Problem Statement - link #

Given a Linked List Representation of Complete Binary Tree. The task is to construct the Binary tree. Note : The complete binary tree is represented as a linked list in a way where if root node is stored at position i, its left, and right children are stored at position 2*i+1, 2*i+2 respectively.

Your Task: The task is to complete the function convert() which takes head of linked list and root of the tree as the reference. The driver code prints the level order.

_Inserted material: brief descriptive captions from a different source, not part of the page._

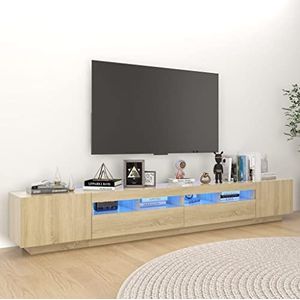 DIGBYS TV Kast met LED Verlichting Sonoma Eiken 260x35x40 cm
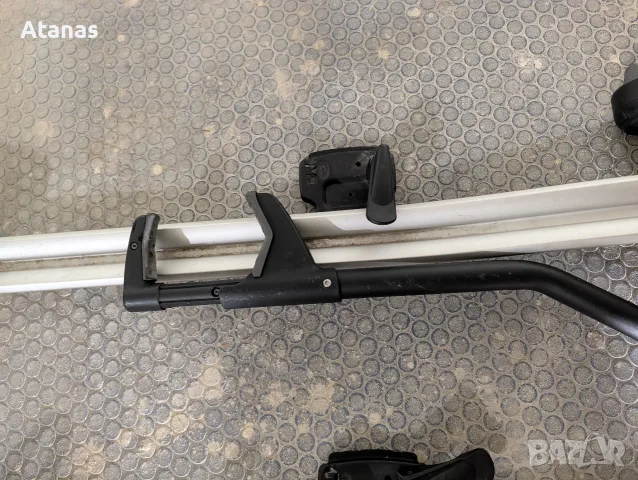 Thule wingbar Evo 127 cm. греди за Тойота рав4 2017 и 2бр Thule ProRide 591 багажник за колело, снимка 12 - Аксесоари и консумативи - 55891584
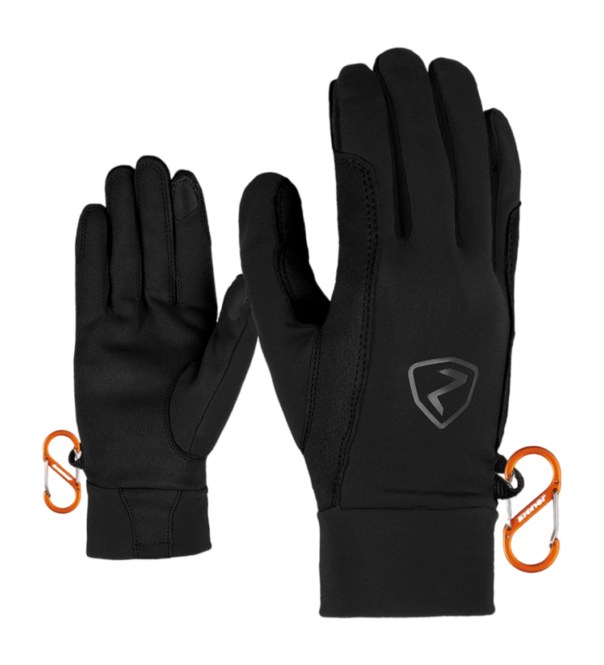 Gloves Ziener Unisex Gysmo Touch Glove Mountaineering Black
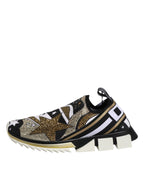 Dolce & Gabbana Multicolor Sorrento Low Top Sneakers Shoes - Zeiniez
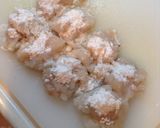☆ハモのお手軽天ぷら(焼いてます)作り方1写真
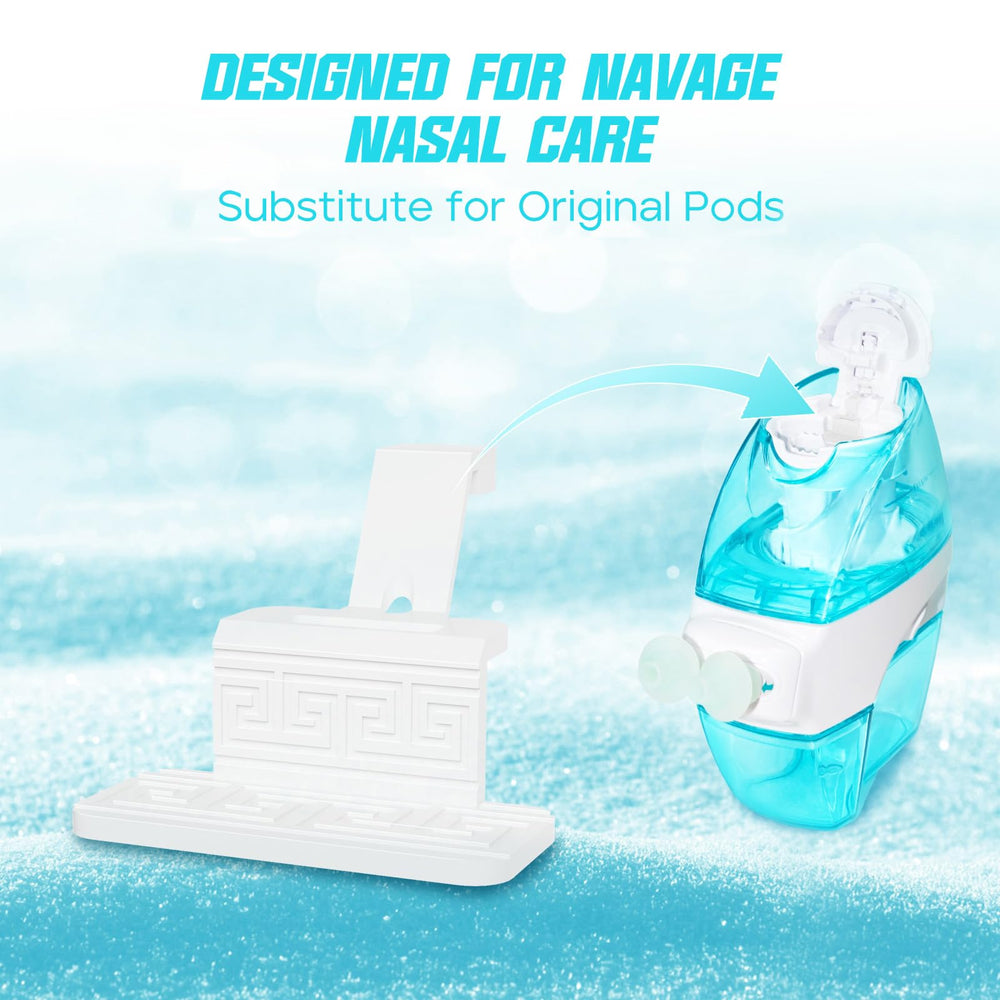 FireAnt Navage-compat pod refills close-up emphasizes durable silicone and safe materials for daily use.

Expected Time Complexity: O(N) Expected Auxiliary Space: O(N)

Examples #

Example 1:

Input:
N = 5
K = 1->2->3->4->5
Output: 1 2 3 4 5
Explanation: The tree would look like
      1
    /   \
   2     3
 /  \
4   5
Now, the level order traversal of
the above tree is 1 2 3 4 5.

Example 2:

Input:
N = 5
K = 5->4->3->2->1
Output: 5 4 3 2 1
Explanation: The tree would look like
     5
   /  \
  4    3
 / \
2    1
Now, the level order traversal of
the above tree is 5 4 3 2 1..

Constraints #

• 1 <= Number of nodes <= 10^5
• 0 <= Data of a node <= 10^5

Solutions #

//Function to make binary tree from linked list.
TreeNode *bt(vector<int> &v, int i){
    if(i>=v.size()) return NULL;
    TreeNode* root = new TreeNode(v[i]);
    root->left = bt(v,2*i+1);
    root->right = bt(v,2*i+2);
    return root;
}
void convert(Node *head, TreeNode *&root) {
    // Your code here
    vector<int> v;
    Node* temp = head;
    while(temp) { v.push_back(temp->data); temp=temp->next; }
    root = bt(v,0);
}